Eu agradeceria o papo e voltaria para casa pensando em como acreditava naquelas baboseiras. Provavelmente ele não tirou da própria cabeça, apenas reproduziu o que alguns escritores também devem pensar a respeito desse universo de pensamentos aprisionado nas palavras. E não tenho problemas com isso, afinal, ele com certeza deve ter se identificado tanto com alguma citação que acabou incorporando como parte de si próprio. E muitos livros acabam fazendo isso. Por isso, acho que livros são, sim, como pessoas. Claro que exigem certo cuidado, mas todo exagero é prejudicial. Fico pensando se aquele livro impecável da biblioteca tinha sido lido tantas vezes e com tanta intensidade quanto um outro que quase desisti de levar por conta do excesso de tinta colocado nas marcações à caneta, algumas que se perdiam junto com as páginas amareladas e os pedaços que faltavam. Uma criança, quando é superprotegida, às vezes se esquece do mundo que a espera lá fora. Acho que os livros também são assim. Cuidado demais acaba tirando todo o interesse das palavras.

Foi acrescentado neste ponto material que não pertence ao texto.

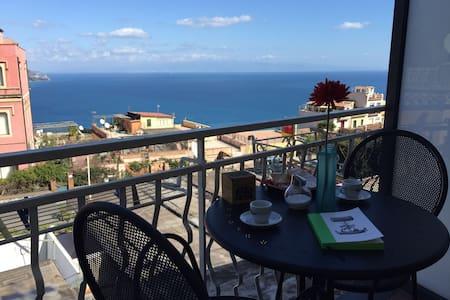 Terrazzino e panorama mare Taormina wi fi - Taormina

Algum momento depois, na entrada da livraria, passei algum tempo encarando uma capa chamativa com desenhos impecáveis ilustrando o livro. Acima dele, diversos letreiros que diziam: “o mais vendido dos últimos anos”, “best-seller internacional”, “você não pode perder”. A propaganda é a alma do negócio e a perdição das carteiras desprevenidas. Voltei para casa com uma capa bonita e um livro vazio, me lembrando dos momentos em que acreditei que a aparência era tudo na vida. Um bom penteado, um rosto agradável e uma beleza estonteante são capazes de comprar qualquer um, até o momento em que não se consegue segurar mais do que dois minutos de conversa. É fácil se livrar dos livros assim como é fácil se livrar das pessoas. Uma desculpa qualquer e você vende aquela capa maravilhosa para um sebo por 1/4 do preço que pagou, enquanto eles se aproveitam da beleza e revendem por 3/4, a mesma fração de páginas que você consegue ler depois de descobrir que o livro é horrível, isso com a paciência divina necessária para passar da metade.

Livros são como pessoas. Seja com cuidado ou deixados ao mundo, eles podem te oferecer abrigo, conforto, imaginação, assuntos para conversas, fuga e ilusões. Mesmo que tudo pareça maravilhoso durante o momento em que estamos juntos, sempre existe a hora de fechar as páginas, guardar na estante e voltar-se para a realidade, quando lembramos que nem tudo é o que parece ser. Nem a carne, nem a brochura.